*Exercises*.
A – Answer these questions about the essay on Catholicism, one answer per line:
(i) Under which popes' leadership did the bishops assemble for the Second Vatican Council?
(ii) To what status does the essay say the institutional leadership intends to lead Catholicism?
(iii) What percentage does the essay give for those presently left "out in the cold"?
B – Carry on the essay on Catholicism from the point where it stops.

*** Opening Study text ***

The social and spiritual landscape has altered radically in the last three years. One can today visibility sense hope evaporating in the lives of those who knew the vibrancy of Catholicism in the 1970s and 1980s in the immediate aftermath of the Second Vatican Council. While the rhetoric used by the conservatives and emotionally insecure who set the agenda is always that the reform of the reforms they are introducing are to take the Church back to the "true spirit" of the Second Vatican Council only fools are deluded by those words. The reform of the reform underway at the moment is designed to take Catholicism back to a Tridentine mindset and spirit of governance. It is an abrogation and total contradiction of the direction discerned by the great majority of bishops who assembled in Rome for that historic Council in the 1960s under the leadership of Popes John XXIII and Paul VI. One can only shake one's head in disbelief watching what has been happening and wonder what the Three Persons of the Trinity might think of all this in relation to the command of Jesus Christ for his followers to go out and makes disciples of ALL people.

In a sense then the social and spiritual landscape has become both more clear and less clear since we started Catholica. What is more clear is the direction in which the institutional leadership is intent on leading Catholicism — to a remnant status of Tridentine Fundamentalism. What is less clear are the spiritual and religious options available for everyone else — the presently 86%, and more than likely already edging towards 90% — who are left "out in the cold" with the figurative crumbs dropping from the tables of those presently swaning around the world absorbed in protecting "the faith of the little people" against the power of the intellectuals.

Not losing hope...

*** Closing Study text ***
*** Opening Material shown ***

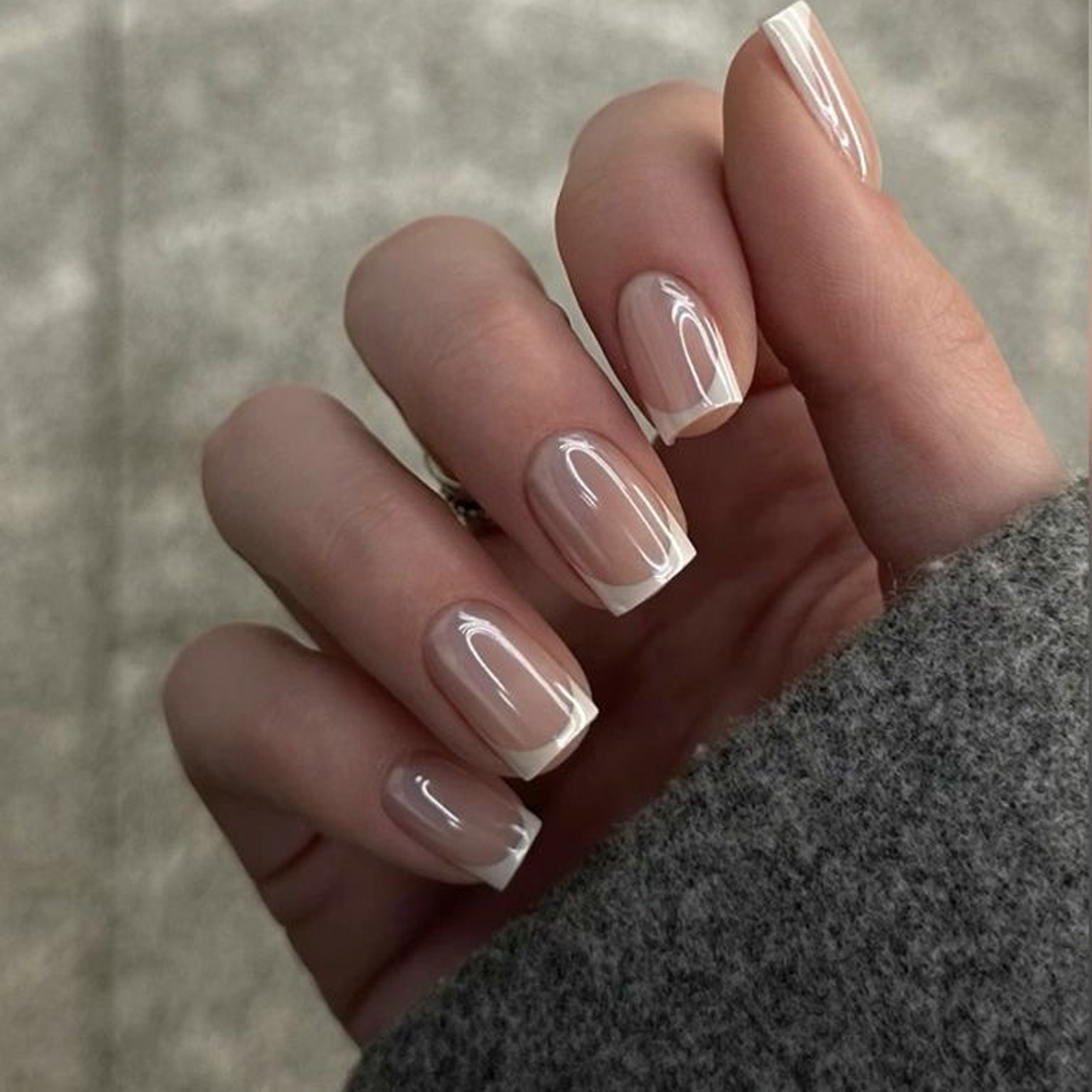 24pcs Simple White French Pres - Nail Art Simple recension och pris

*** Closing Material shown ***
*** Opening Material shown ***

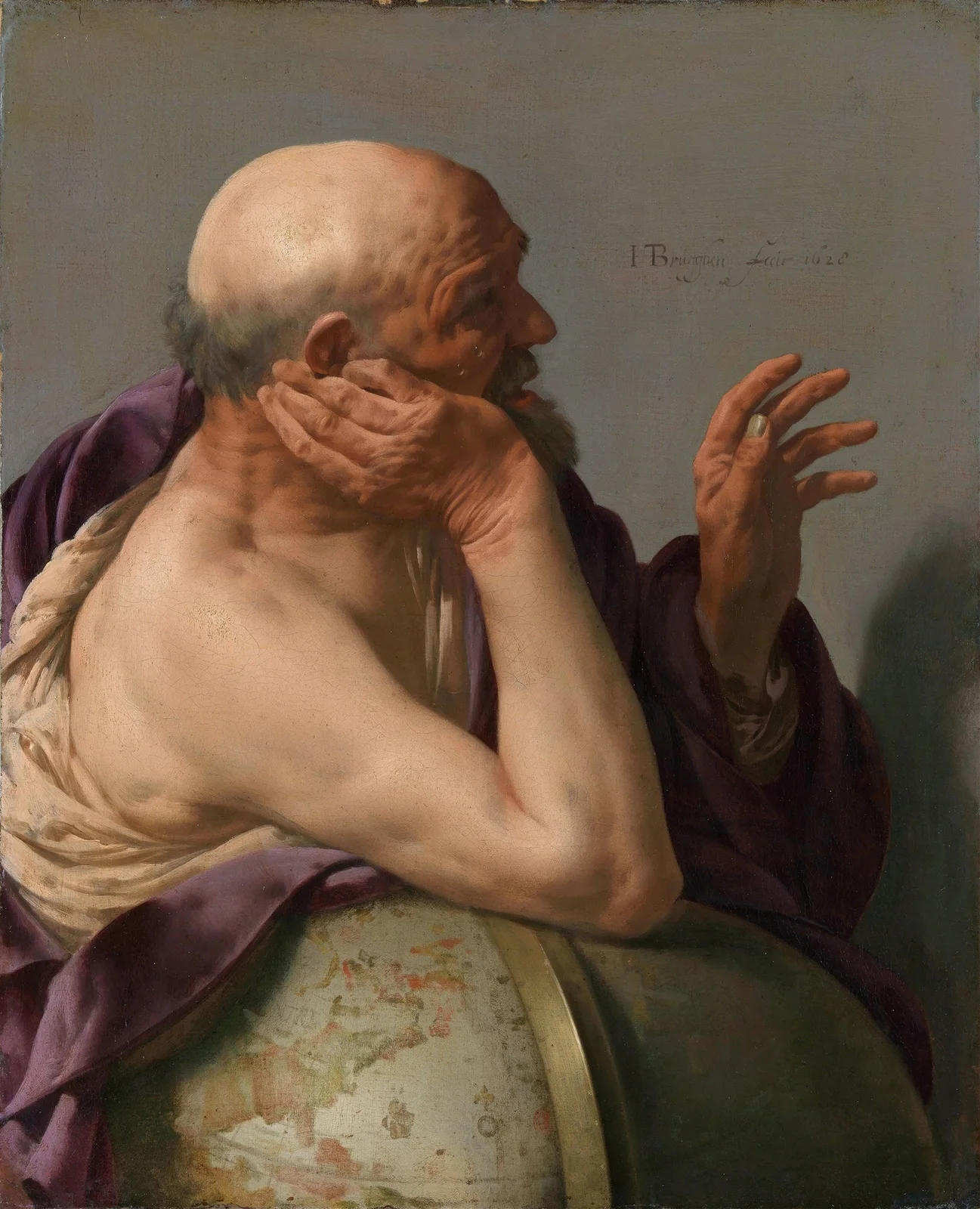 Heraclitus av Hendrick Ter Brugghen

*** Closing Material shown ***
*** Opening Material shown ***

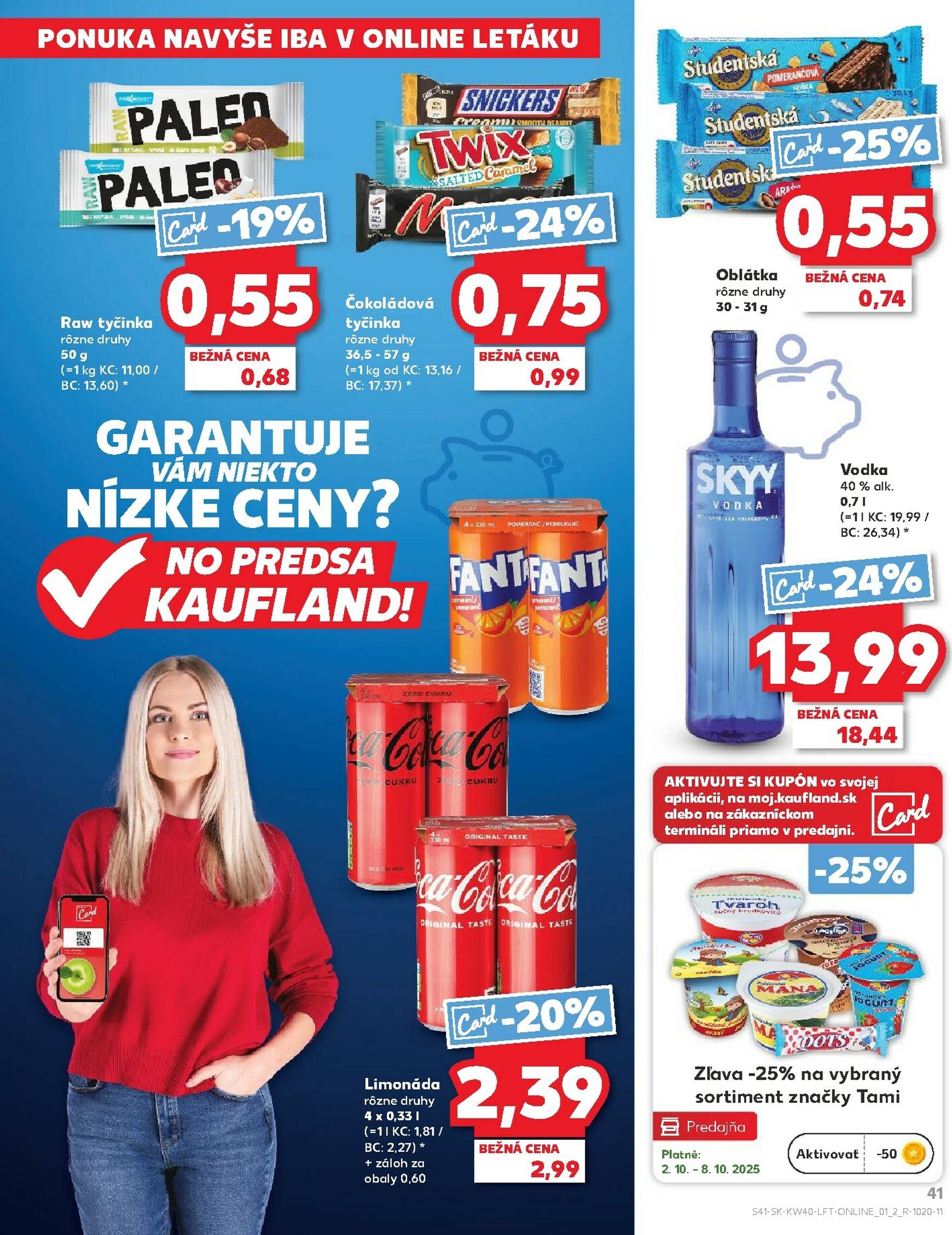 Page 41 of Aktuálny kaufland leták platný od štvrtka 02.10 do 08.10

*** Closing Material shown ***

*Answer list*.
A –
(i) Popes John XXIII and Paul VI.
(ii) A remnant status of Tridentine Fundamentalism.
(iii) Presently 86%, and more than likely already edging toward 90%.

B –
Where does that leave us? How has it affected the hopes and aspiration we had when we started Catholica? I have not lost hope. What is unmistakably in the air of Creation today is a new spiritual vibrancy. More than at any previous period in our lives, the media is filled with stories that are in some way connected with the spiritual dimension of our existence. In the wake of the vacuum created by the exit of the institutional religious leaders even caring about the needs of the 86 or 90% (the figure is already in the realms of 90% amongst young people — who ought be the "hope" for any Church of the future) it is blindingly obvious today that new secular forms of liturgy are springing up to replace the religious liturgies of yesterday.

Rather than living in hope for the hopes of the Second Vatican Council to be realised today the sense I pick up amongst "the many" is a gathering sense of hope in whatever is going to arise to fill the vacuum. It is still too early to discern where the Spirit seems to be taking all this — self-evidently it is not in the direction of responding to the desperate pleading prayers for vocations that have been offered up by the remnant element, and the rest of us, for decades now. Nature abhors a vacuum — and so does human society.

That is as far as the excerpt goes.